Foi pego de surpresa. Estava envolvido por tintas e cores e formas e perfumes acrílicos. Há alguns quilômetros de seu quarto de pernoite no grandioso Lang Palace Hotel, ele, ali, ainda era ele, mas bem escondido na forma sisuda. A pele rude, rústica, áspera. O cachecol agarrado ao pescoço, o preservava da noite, do frio, oferecia a ele uma característica artística.
Artista frustrado, docência para ganhar o pão. Já foi chamado de vagabundo, de bicha, bon vivant. Fez o caminho inverso: Porto Alegre – Chapecó. No ônibus, deve ter se despedido com uma lágrima suspensa no rosto embrutecido, da arquitetura antiga, dos cartazes com alardes de movimentos sociais, de Quintana, de Veríssimo. “Adeus, Rio Grande. Adeus, meu velho mundo.” Lar de vultos da humanidade sulista, o lar que conheceu. O único.

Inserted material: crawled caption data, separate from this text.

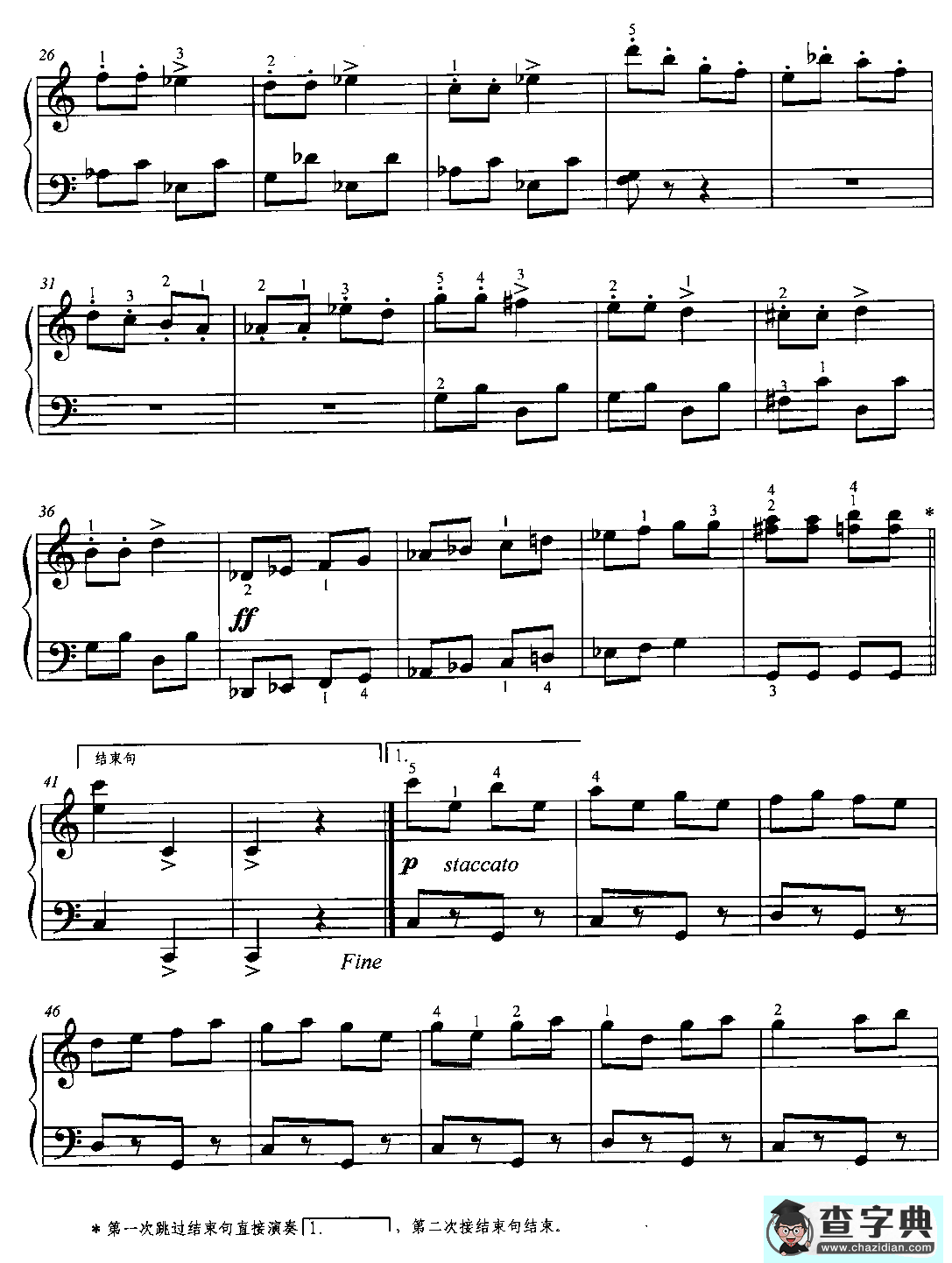 绳子舞曲钢琴谱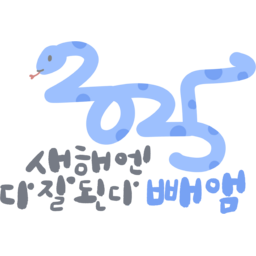 을사년, 2025, 2025년, 새해, 새해인사, 연하장시, 신년, 청사년, 뱀띠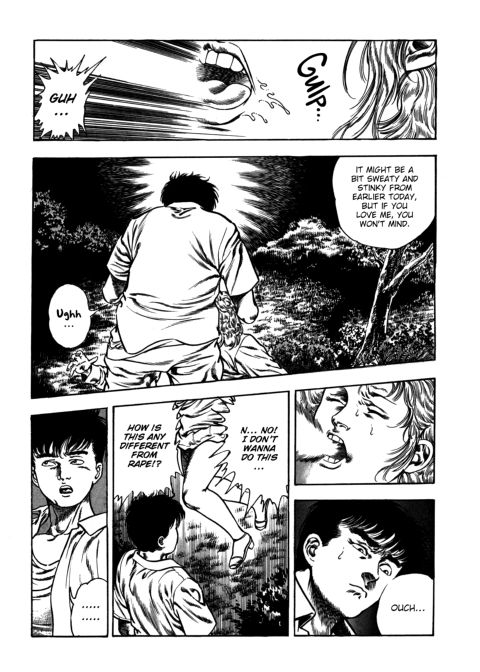 Urotsukidoji: Legend of the Overfiend - Volume 4 Chapter 1 page 128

Aqui, cumpre horário, tabela. Vem só para o laboro na grande academia. Ao deitar a cabeça no travesseiro branco & limpo do hotel, pensa: “Queria sujar os lençóis, queria ser um dos grandes, queria estar em um porto mais alegre, Paris, Nova Iorque, Buenos Aires.” Imagino seus affairs, rápidos e não assumidos. Necessidade física apenas, configurando escondida.
Será que toma whisky? Será que mancha os dedos de tinta? Será que se dá ao luxo? Será que rabisca rostos alheios na prancheta? Será que sonha com surrealismos descarados, abstracionismos viajantes, impressionismos bucólicos?
Eu o ouvi, mas ele pouco dizia das coisas da alma. Eu o ouvi, mas ouvi com os ouvidos da alma. Olhei fundo nos olhos castanhos do virginiano-quase-balança e tentei desvendá-lo. Intento que beirou o inútil.
Estava gripado. Mesmo assim, fungava elegante. Os trejeitos denunciavam seus vícios e preferências. Inatingível, impenetrável, por vezes monossilábico, outras academicista. Atrás dele, uma sombra de tinta em tons escuros. Nanquim lhe fazia moldura, lhe dava asas negras, contornos de aura.
Seu discurso é do hotel para o campus, do campus para o hotel. Duvido. Não acredito que não haja escalas, desvios. Fala em universalismo, mas sei que é só, como eu sou só, como são todos os caminhantes da terra, a maior parte do tempo. Vive para dentro no universo.
Quando pôs os pés de sapato social no campus, seus olhos liam cartazes de campanhas. As pernas, intra-habitantes dos jeans, caminharam estrangeiras, dois mecanismos forasteiros. Das modestas obras de arte dispostas em instalações nos corredores, notou que passavam despercebidas pela massa transeunte. Moço da cidade grande, nem tão moço, já que transporta quase meio século nos ombros, tenta ainda se adaptar ao ar interiorano, que desde a infância não sentia.
Se sua alma secreta falasse, falaria da saudade dos museus e da professora alemã que trouxe a criação no gatilho, em sua adolescência. Se a alma cigana gritasse, gritaria o não-vínculo com a nova cidade. Exigente, introspectivo e calado, receio que se fosse cor, seria cinza. Se fosse um dia, seria de chuva. Um metro e sessenta e nove de uma nebulosa chuva cinza.